EXERCISE REQUIREMENTS: The expected answer is the set of lines in the data below between the line holding "[researcher-annotated camera trap]" and the line holding "order: Rodentia", inclusive, written out exactly.

[Stored items]
________________

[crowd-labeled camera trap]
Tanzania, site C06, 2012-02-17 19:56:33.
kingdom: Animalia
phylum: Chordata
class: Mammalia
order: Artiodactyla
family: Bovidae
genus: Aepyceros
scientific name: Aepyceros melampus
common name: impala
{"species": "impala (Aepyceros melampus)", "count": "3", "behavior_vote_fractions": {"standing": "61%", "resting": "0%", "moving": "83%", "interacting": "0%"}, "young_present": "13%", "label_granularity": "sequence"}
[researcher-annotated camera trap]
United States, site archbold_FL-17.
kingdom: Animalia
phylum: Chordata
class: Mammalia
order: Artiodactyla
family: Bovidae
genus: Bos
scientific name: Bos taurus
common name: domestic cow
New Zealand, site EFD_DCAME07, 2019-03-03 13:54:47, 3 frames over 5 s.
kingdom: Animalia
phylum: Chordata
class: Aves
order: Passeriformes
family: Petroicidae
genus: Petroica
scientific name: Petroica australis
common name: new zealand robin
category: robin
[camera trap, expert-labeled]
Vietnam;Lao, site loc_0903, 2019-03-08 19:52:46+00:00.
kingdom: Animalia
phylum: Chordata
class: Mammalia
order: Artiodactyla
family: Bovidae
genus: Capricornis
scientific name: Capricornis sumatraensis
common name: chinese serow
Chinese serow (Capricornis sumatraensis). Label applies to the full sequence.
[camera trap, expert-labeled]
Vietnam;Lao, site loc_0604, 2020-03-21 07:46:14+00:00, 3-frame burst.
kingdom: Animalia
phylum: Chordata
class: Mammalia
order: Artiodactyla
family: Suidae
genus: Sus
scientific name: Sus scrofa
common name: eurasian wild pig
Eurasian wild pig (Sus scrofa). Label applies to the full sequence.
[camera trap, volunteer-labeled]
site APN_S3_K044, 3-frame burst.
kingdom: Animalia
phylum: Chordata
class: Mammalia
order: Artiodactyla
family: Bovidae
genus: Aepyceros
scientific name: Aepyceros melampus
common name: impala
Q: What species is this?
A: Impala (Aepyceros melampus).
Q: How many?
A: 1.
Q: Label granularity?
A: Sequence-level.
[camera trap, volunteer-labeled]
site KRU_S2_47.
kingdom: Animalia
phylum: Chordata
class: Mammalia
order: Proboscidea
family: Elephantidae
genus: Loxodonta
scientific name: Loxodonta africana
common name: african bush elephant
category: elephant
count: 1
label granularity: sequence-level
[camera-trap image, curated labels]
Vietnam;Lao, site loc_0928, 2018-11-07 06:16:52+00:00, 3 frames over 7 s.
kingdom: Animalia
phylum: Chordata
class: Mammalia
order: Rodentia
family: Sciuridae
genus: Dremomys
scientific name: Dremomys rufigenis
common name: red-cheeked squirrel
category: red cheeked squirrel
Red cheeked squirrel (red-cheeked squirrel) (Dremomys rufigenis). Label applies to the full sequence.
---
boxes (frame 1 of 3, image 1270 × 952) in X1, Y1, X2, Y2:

________________

FINISHED TASK:
[researcher-annotated camera trap]
United States, site archbold_FL-17.
kingdom: Animalia
phylum: Chordata
class: Mammalia
order: Artiodactyla
family: Bovidae
genus: Bos
scientific name: Bos taurus
common name: domestic cow
New Zealand, site EFD_DCAME07, 2019-03-03 13:54:47, 3 frames over 5 s.
kingdom: Animalia
phylum: Chordata
class: Aves
order: Passeriformes
family: Petroicidae
genus: Petroica
scientific name: Petroica australis
common name: new zealand robin
category: robin
[camera trap, expert-labeled]
Vietnam;Lao, site loc_0903, 2019-03-08 19:52:46+00:00.
kingdom: Animalia
phylum: Chordata
class: Mammalia
order: Artiodactyla
family: Bovidae
genus: Capricornis
scientific name: Capricornis sumatraensis
common name: chinese serow
Chinese serow (Capricornis sumatraensis). Label applies to the full sequence.
[camera trap, expert-labeled]
Vietnam;Lao, site loc_0604, 2020-03-21 07:46:14+00:00, 3-frame burst.
kingdom: Animalia
phylum: Chordata
class: Mammalia
order: Artiodactyla
family: Suidae
genus: Sus
scientific name: Sus scrofa
common name: eurasian wild pig
Eurasian wild pig (Sus scrofa). Label applies to the full sequence.
[camera trap, volunteer-labeled]
site APN_S3_K044, 3-frame burst.
kingdom: Animalia
phylum: Chordata
class: Mammalia
order: Artiodactyla
family: Bovidae
genus: Aepyceros
scientific name: Aepyceros melampus
common name: impala
Q: What species is this?
A: Impala (Aepyceros melampus).
Q: How many?
A: 1.
Q: Label granularity?
A: Sequence-level.
[camera trap, volunteer-labeled]
site KRU_S2_47.
kingdom: Animalia
phylum: Chordata
class: Mammalia
order: Proboscidea
family: Elephantidae
genus: Loxodonta
scientific name: Loxodonta africana
common name: african bush elephant
category: elephant
count: 1
label granularity: sequence-level
[camera-trap image, curated labels]
Vietnam;Lao, site loc_0928, 2018-11-07 06:16:52+00:00, 3 frames over 7 s.
kingdom: Animalia
phylum: Chordata
class: Mammalia
order: Rodentia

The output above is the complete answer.